Thursday, March 11, 2021

A missing person

Yet another social gathering, this time at Mme Verdurin’s salon, home of “the faithful,” “the little clan,” and occasional visitors.

Marcel Proust, Sodom and Gomorrah, trans. John Sturrock (New York: Penguin, 2005).

The Norwegian philosopher, we are told, speaks French very well but very slowly. He also knows how to leave a gathering of some size: “The fact was that he had vanished without anyone having had the time to notice, like a god.” I’d say that he had the good sense to get out. Perhaps the narrator will follow his example.

I have long thought of such a departure as an Irish goodbye. I had wanted to make a joke about the philosopher being fluent in French and Irish, but I just learned that the Irish goodbye is also known as the Dutch leave, the French exit, and French leave.
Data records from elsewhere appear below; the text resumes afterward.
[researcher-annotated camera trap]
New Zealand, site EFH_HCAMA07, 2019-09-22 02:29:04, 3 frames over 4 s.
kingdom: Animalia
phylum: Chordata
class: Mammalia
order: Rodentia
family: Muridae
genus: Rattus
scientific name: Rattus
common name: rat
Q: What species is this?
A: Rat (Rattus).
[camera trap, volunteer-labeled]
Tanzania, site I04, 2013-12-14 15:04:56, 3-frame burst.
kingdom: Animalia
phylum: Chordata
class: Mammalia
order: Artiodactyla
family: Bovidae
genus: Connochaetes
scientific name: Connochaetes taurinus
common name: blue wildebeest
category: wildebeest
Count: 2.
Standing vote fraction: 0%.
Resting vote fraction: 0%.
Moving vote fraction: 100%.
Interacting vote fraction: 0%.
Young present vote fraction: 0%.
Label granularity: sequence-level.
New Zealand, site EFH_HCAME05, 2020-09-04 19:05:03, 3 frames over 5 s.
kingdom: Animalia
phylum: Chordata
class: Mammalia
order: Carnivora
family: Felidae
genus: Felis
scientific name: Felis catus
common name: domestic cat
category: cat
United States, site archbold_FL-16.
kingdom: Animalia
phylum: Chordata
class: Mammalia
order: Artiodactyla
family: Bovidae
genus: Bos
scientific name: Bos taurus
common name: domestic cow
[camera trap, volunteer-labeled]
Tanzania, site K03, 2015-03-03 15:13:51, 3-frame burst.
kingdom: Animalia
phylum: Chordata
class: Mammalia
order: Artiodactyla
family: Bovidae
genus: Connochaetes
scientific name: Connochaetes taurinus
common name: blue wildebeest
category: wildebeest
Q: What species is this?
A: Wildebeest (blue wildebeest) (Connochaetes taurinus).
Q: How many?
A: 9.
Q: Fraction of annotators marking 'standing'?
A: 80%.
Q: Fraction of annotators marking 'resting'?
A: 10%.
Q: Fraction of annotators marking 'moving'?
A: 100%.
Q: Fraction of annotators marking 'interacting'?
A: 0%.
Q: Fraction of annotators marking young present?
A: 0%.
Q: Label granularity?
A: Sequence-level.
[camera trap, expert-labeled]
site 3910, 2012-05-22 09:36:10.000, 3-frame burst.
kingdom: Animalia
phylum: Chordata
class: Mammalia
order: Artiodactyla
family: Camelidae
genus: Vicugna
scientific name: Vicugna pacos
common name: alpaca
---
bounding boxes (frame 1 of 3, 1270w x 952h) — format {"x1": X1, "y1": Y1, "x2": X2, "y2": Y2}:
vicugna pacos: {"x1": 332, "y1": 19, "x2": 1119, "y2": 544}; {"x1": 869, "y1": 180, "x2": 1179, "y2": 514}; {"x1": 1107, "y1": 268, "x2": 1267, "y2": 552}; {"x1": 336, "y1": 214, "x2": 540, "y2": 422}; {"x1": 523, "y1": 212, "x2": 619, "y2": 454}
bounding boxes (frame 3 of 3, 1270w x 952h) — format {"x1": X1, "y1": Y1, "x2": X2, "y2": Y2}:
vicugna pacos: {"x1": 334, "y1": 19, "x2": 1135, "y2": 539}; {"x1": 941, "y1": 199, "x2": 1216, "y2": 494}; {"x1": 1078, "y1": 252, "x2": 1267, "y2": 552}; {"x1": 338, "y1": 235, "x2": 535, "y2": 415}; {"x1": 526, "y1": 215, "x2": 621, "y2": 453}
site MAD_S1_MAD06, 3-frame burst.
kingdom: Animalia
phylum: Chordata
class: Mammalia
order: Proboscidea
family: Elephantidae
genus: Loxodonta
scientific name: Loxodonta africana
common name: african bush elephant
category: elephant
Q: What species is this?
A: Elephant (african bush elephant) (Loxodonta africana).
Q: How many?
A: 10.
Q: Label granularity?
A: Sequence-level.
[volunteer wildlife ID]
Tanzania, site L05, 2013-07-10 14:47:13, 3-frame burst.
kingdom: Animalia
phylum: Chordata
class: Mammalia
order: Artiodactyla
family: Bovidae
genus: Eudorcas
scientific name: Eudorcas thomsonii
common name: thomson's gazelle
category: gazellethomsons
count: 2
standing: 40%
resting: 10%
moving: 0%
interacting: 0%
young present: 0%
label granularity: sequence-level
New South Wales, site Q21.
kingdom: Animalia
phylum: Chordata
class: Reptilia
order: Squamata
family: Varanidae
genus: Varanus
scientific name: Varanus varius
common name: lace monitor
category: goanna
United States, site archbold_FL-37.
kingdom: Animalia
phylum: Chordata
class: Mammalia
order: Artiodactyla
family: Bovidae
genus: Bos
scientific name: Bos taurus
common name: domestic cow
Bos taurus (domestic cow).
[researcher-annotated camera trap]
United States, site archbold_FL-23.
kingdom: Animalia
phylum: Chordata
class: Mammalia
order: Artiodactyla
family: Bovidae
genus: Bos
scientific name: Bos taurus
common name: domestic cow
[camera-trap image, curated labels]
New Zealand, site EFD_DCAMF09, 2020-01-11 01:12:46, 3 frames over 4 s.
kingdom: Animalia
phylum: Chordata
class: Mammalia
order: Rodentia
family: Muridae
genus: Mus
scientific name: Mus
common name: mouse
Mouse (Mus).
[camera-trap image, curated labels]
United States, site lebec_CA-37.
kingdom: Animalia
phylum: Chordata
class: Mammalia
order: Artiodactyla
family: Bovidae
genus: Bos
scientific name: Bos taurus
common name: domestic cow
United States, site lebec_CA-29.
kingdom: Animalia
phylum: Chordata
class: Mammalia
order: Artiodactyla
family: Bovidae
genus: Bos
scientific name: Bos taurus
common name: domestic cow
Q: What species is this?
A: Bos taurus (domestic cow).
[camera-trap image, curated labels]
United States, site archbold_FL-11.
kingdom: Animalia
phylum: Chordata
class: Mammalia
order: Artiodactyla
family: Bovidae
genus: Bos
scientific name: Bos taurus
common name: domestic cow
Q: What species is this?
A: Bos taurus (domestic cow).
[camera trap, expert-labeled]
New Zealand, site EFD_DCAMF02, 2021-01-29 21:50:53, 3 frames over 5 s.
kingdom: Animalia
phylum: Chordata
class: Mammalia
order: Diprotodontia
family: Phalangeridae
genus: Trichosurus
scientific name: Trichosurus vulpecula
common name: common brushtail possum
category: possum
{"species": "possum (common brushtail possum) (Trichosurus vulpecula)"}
And in French, one might filer à l’anglaise.

Related reading
All OCA Proust posts (Pinboard)

[One reason the philosopher appears in the novel, aside from the comedy of his disappearance: he’s described as having recounted to the narrator, perhaps reliably, Henri Bergson’s thinking about memory and hypnotics.]

comments: 2

brownstudy said...

A friend who married a Serbian says that at parties they did "Serbian good-byes," where you have to say good-bye to every single person before you leave. She said it would take an hour and a half to leave a party.

Michael Leddy said...

I wonder if a Serbian in a hurry invented the Irish goodbye. : )

I'm glad to see you’re posting again, Mike. I’m passing on your library-card post to librarians I know.